Repeating the test (under that 3.2.2 instance):

-----------------------------------------
> n_na_values <- 0
>   for (i in 1:20000) {
+     v <- diag(1, nrow = 103)
+     chol_v <- chol(v)
+     inv_v <- chol2inv(chol_v)
+     n_na_values <- n_na_values + as.numeric(any(is.na(inv_v)))
+   }
> 
>   expect_equal(n_na_values, 0)
-----------------------------------------

-----------------------------------------
Error: n_na_values not equal to 0
0 - 24 == -24
-----------------------------------------

This to me looks like a long-standing as-yet-unfixed bug probably related to memory overwriting in R, one that probably happens rarely but still a lot more often than apparent, where some elements of matrices get overwritten with random or zero values or illegal values. This rare corruption probably is mostly undetected because the results usually still look plausible.
Comment 2 Simon Urbanek 2016-05-05 02:27:12 UTC
I cannot reproduce it neither on R 3.2.4 nor R 3.3.0 using CRAN Ubuntu R binaries on Ubuntu 14.04.4 LTS (libblas3 1.2.20110419-7, liblapack3 3.5.0-2ubuntu1).

I doubt this has anything to do with R itself, I would rather look at the used BLAS libraries - some of the accelerated ones tend to show non-determinitic behavior. You may have better luck first trying to bounce it off the Debian/Ubuntu lists to diagnose it a bit better and/or providing exact details such as the actual dpkgs used etc.
Comment 3 PeterG 2016-05-05 15:07:24 UTC
This is an intermittent problem that is quite hard to reproduce, as my guess is that it depends on specific history of memory requests and layouts, and also does not necessarily manifest with corruption into easily detected 'NA'/'NaN' values, but also guessing into random values. A hardcore use of 'valgrind' might be needed.

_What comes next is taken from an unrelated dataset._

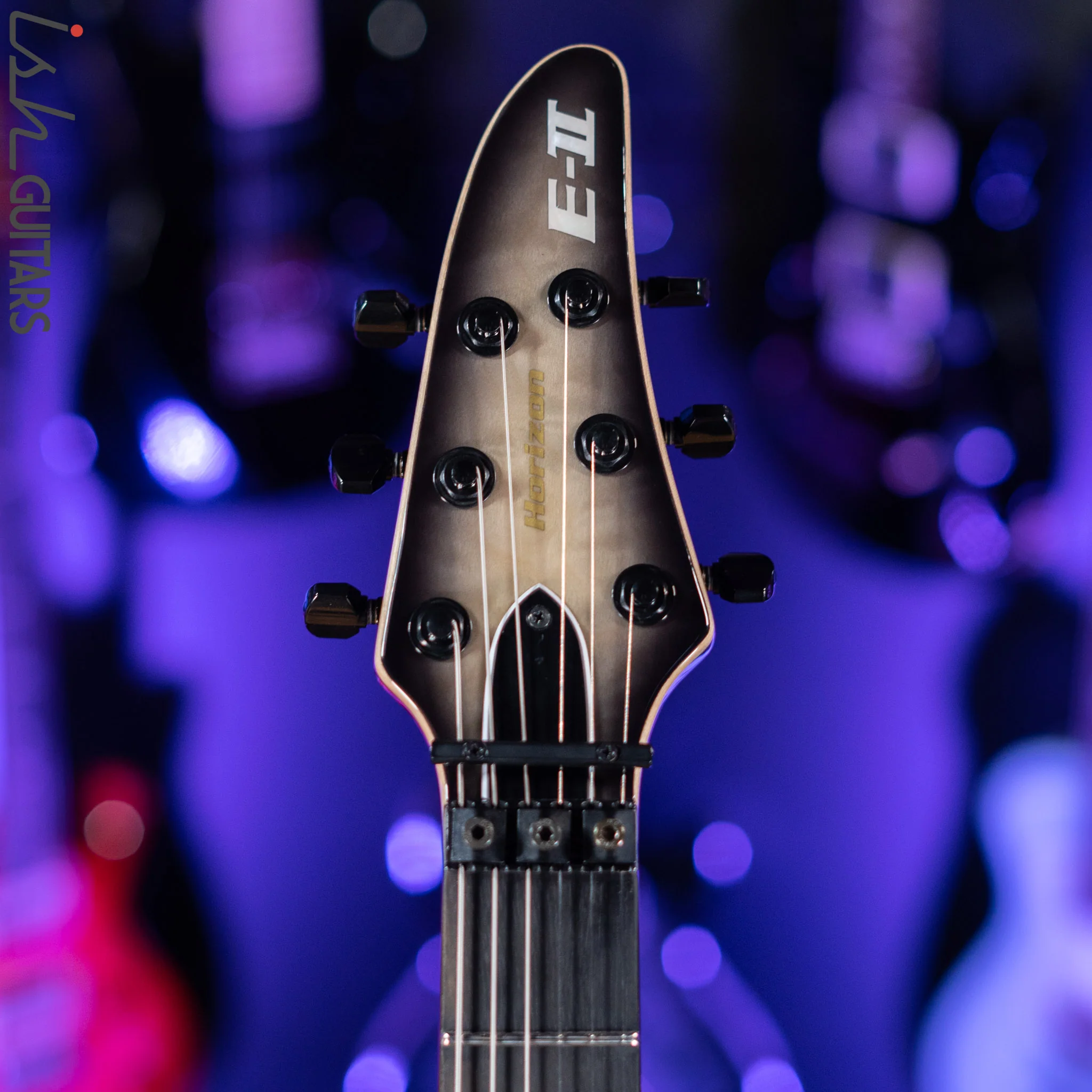 ESP E-II Horizon FR Transparent Black Sunburst Demo - Image 5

As to BLAS and non-deterministic behaviour: that usually happens because of floating point approximations dependent on order of execution, when code is compiled for pure speed, and which typically manifest in ill-conditioned situations.

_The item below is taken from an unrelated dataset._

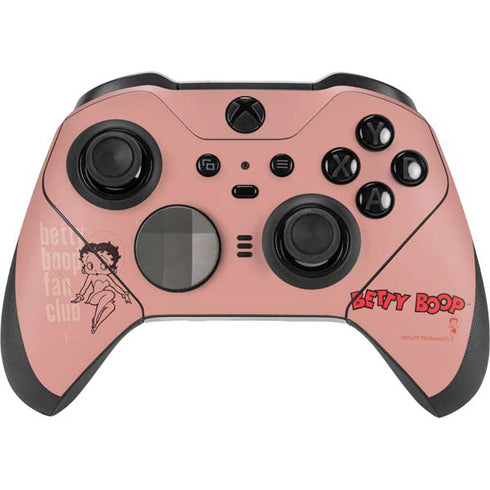 Betty Boop Fan Club Xbox Elite Wireless Controller Series 2 Skin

Here the non-deterministic behaviour happens during the steps ('chol', 'chol2inv') for inverting a unity/identity matrix, and it is exceedingly unlikely that involves floating-point approximation mishaps.
Comment 4 PeterG 2016-05-05 15:11:55 UTC
Package versions:
  installed r-base-core:amd64 3.2.2-1trusty0
  installed r-base-core:amd64 3.2.4-revised-1trusty0
Comment 5 Brian Ripley 2016-05-05 15:53:56 UTC
Please try with a current version of R installed from the sources.  The symptoms point to a problem with external libraries (e.g. BLAS) linked in on your system, as Dr Urbanek also surmised.

I am unable to reproduce this with a Fedora 22 system using the BLAS/LAPACK shipped with R, in either R 3.2.5 or 3.3.0.  Including under valgrind.